The gipsey woman stopped at once, and made a sign to the boy, who was instantly as still as a ruin; but the old surgeon continued to abuse her most atrociously, till he had finished bandaging the arm, calling her every bad name that a fertile imagination and a copious vocabulary could supply. It is wonderful, however, how quick is sometimes the conception of character amongst the lower classes, especially those who are subject to any kind of persecution. The poor woman stood perfectly calm; a faint smile crossed her lip at the old man's terrible abuse, as if a feeling of amusement at his affected violence crossed the deeper emotions which filled her large black eyes with tears.
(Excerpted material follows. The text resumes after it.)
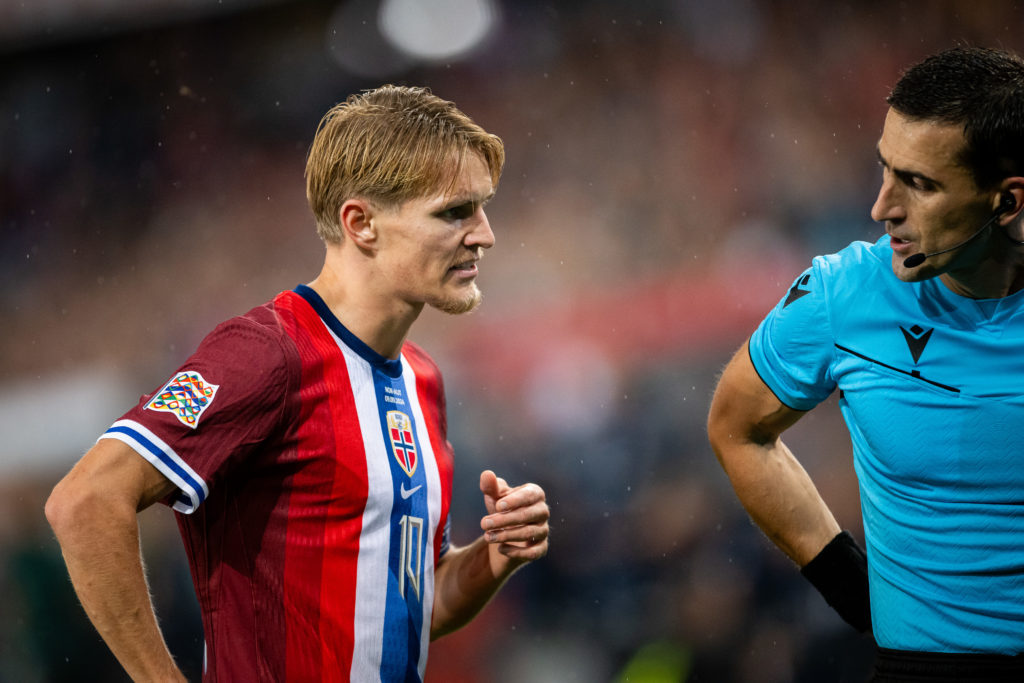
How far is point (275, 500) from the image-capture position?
49.7 inches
She said not a word in reply; she showed no sign of anger; and when at length all was done, and, patting the boy's head with his broad skinny hand, Mr. Woodyard said, in another voice, "There, you little dog, you may go to your mammy now," she started forward, and kissed the surgeon's hand--even before she embraced her child. She had understood him in a moment.
A short time was passed by mother and son in tenderness, wild and strange, but striking; she kissed his eyes and his lips, and held him first at a distance, then close to her heart; she put her hands upon his curly head, and raised her look upwards, where hope and thankfulness seek Heaven. Then she asked all that had happened; and with simple prattle the boy told her how he had seen the bull attack the old General, and had run to frighten it. And the woman laughed and cried at her child's courage and his folly. But when he went on to say--after relating how he had found himself flying in the air,--"Then that man came up, and caught him by the tail, and whacked him till he tumbled down," she turned to Chandos, and kissed his hand too.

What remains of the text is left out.